# Given passage
Is that a lot? Is that not? I don't know. Let's break it down. At that point, you started with $5,000, and you invested $5,000 per year. We assumed no raises, even though you obviously made more than you made at age 16. We assumed you stopped investing at age 30, which is obviously ridiculous. You end up with six figures. Let's play it out. Let's take it until 40. Instead of 14 years, you invested for 24 years. What do you see?

[00:16:07]

I would have $336,000.

[00:16:10]

It's getting better.

[00:16:11]

From just $5,000 a year.

[00:16:13]

It's not much. It's fantastic. Again, 400 bucks or so a month is very modest. Remember, people's income goes up, typically in their 30s and 40s. If you already are investing a little bit automatically, all you have to do is just tweak a number and it will take an extra couple of 3, 4, 500 bucks. Let's do one more. Let's go to 34 years just because I want to see what happens, and then we're going to play with the other numbers.

[00:16:39]

Investing from the age of 16 until I'm 50, I would have 733 $76,000 in my account.

# Work request A
In the records, switch "Chain" to "Belt" in everything from the line containing "Guide Chain 2 9/16&Quot;L" down to the line containing "Catalin cazacu si". Give back only those lines, with nothing else changed.
# Work request B
Carry on the conversation about investing $5,000 a year from the point where it stops.
The two blocks of records were drawn from separate sources.

# Entries supplied
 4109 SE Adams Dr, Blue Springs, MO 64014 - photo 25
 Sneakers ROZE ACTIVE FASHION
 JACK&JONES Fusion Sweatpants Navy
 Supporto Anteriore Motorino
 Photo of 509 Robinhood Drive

--

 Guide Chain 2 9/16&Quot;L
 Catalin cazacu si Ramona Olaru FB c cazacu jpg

# Task result A
 Guide Belt 2 9/16&Quot;L
 Catalin cazacu si Ramona Olaru FB c cazacu jpg

# Task result B
[00:16:48]

Now, I want to do the full thing. I want to do a more realistic number here. Instead of 50, we're going to go 49 years. That It takes you to age 65. Instead of $5,000 per year, your income obviously went up from being 16 years old. So I'm going to pick a number out of thin air, and I'm going to tell you how I picked it. I'm going to say instead of $5,000 a year, it's actually going to be $30,000 per year. Let me tell you why I picked that. In your early years, you don't have as much money, but you were still investing a little bit, which shows that you're dedicated. As As your income goes up, you're going to start proportionally continuing to invest. At a certain point, your income will be really high, and that will bring that average up. That's why I switched it to $30,000 per year. I actually think this is quite modest, but I'm going to go ahead and do it. Here we have someone starting investing at $5,000. They invest $30,000 per year. They grow it for 49 years at 7%. Do you know the math?

[00:18:02]

No, tell me.

[00:18:06]

$12,303,000.

[00:18:08]

That's me starting with 5K, gradually ratcheting it up until I'm investing, well, investing 30K on year, a year per average across those 49 years.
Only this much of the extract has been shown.